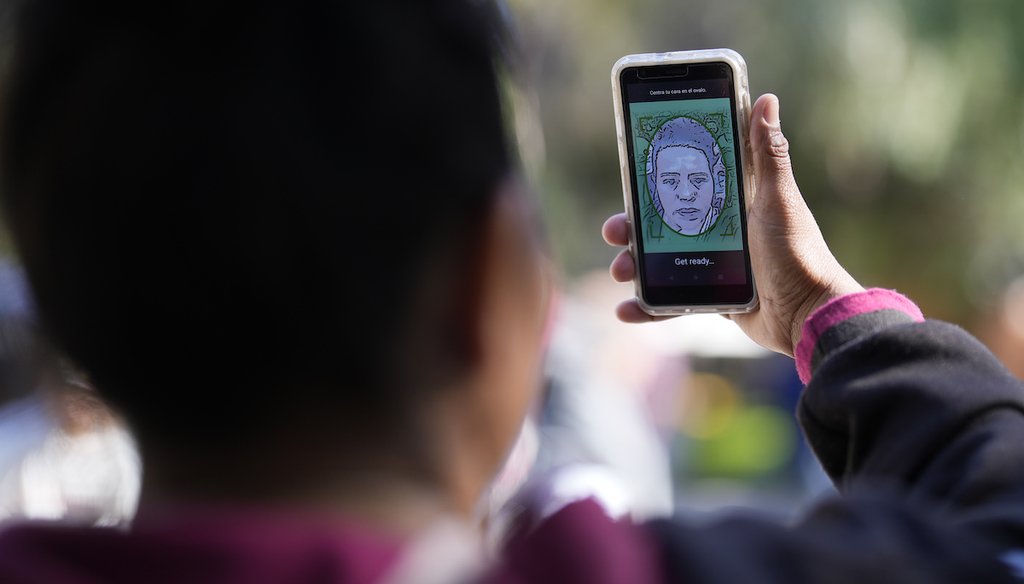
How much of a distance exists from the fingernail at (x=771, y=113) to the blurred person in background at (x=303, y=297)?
1.88 ft

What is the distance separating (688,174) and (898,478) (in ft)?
1.69

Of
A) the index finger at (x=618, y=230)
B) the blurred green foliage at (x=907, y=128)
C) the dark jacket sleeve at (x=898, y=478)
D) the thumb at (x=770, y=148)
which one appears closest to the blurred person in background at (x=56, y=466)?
the index finger at (x=618, y=230)

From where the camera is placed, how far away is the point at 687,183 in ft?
4.41

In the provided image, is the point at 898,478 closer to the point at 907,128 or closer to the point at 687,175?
the point at 687,175

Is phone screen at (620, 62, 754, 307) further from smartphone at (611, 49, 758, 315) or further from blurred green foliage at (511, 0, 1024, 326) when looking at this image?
blurred green foliage at (511, 0, 1024, 326)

========================================================================

**TASK DETAILS**
Render every line of the rows above as a numbered list, dropping the blank lines and leaving out the picture.

**SOLUTION**
1. How much of a distance exists from the fingernail at (x=771, y=113) to the blurred person in background at (x=303, y=297)?
2. 1.88 ft
3. What is the distance separating (688,174) and (898,478) (in ft)?
4. 1.69
5. Of
6. A) the index finger at (x=618, y=230)
7. B) the blurred green foliage at (x=907, y=128)
8. C) the dark jacket sleeve at (x=898, y=478)
9. D) the thumb at (x=770, y=148)
10. which one appears closest to the blurred person in background at (x=56, y=466)?
11. the index finger at (x=618, y=230)
12. From where the camera is placed, how far away is the point at 687,183 in ft?
13. 4.41
14. In the provided image, is the point at 898,478 closer to the point at 907,128 or closer to the point at 687,175?
15. the point at 687,175
16. Is phone screen at (620, 62, 754, 307) further from smartphone at (611, 49, 758, 315) or further from blurred green foliage at (511, 0, 1024, 326) when looking at this image?
17. blurred green foliage at (511, 0, 1024, 326)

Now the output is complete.